City leaders prepare for their vision
Foo Choy Peng
While China is often seen as a gerontocracy, Shanghai's leaders are a relatively youthful bunch.
The majority of the nation's leaders are mostly in their late 60s or early 70s; none of the city's big guns are significantly over 60 years of age.
Shanghai party chief Huang Ju , for example, is 58 and mayor Xu Kuangdi is 59. The deputy mayors are aged between 50 and 56.
The politicians' relative youth is in keeping with a city known more for its dynamism and receptiveness to change than its historical and cultural legacy.

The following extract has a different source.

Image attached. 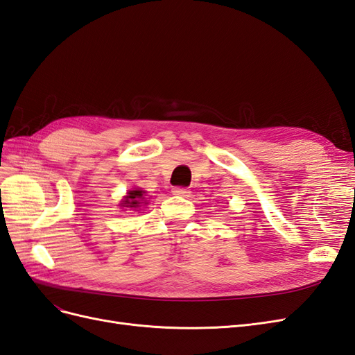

To foreigners who tend to associate Chinese politics with ageing politicians, Shanghai's faces represent a new breed of leaders as interested in the Internet as in party ideology.
Indeed, if quality of leadership is a barometer of success, the Shanghainese could probably face the future with confidence.
The credentials of its leaders are impressive: all have received tertiary education, with some graduating from the country's top universities.
Mr Huang, Shanghai's most powerful man, and vice-mayors Hua Jianmin and Jiang Yiren studied at Qinghua University, China's equivalent of Cambridge University.
Incidentally, economic czar Zhu Rongji is also a Qinghua graduate.
Mayor Xu came from Beijing Institute's department of metallurgy and vice-mayor Zhao Qizheng graduated from the Chinese University of Science and Technology.
China analysts rate Shanghai's leaders among the best educated in the country.
In a world where economic competitiveness will be increasingly decided by information technology, having leaders who grasp this notion is a big advantage in government.
Indeed, Shanghai has signed a series of deals with computer giant Microsoft to develop an information network on a scale unheard of in a Chinese city.
For a city determined to regain its status as a premier international financial hub, nothing is as important as leaders with a vision and the ability to translate that vision into reality.
The city's leaders have asked the technocrats to work out a strategic plan for taking Shanghai into the age of high finance by 2010.
There is even a vision of Shanghai by 2020.
This is unusual as Chinese leaders do not stay in office beyond two terms.
To ensure continuity in implementing its plans, the leaders have begun hunting for potential political stars and putting them through their paces.
Shanghai watchers believe the local government is more than capable of displaying the foresight and long-term planning needed to realise its goal.
If there is anything threatening to derail the city's determination to become a big financial player at home and abroad, it will not be for lack of vision and leadership.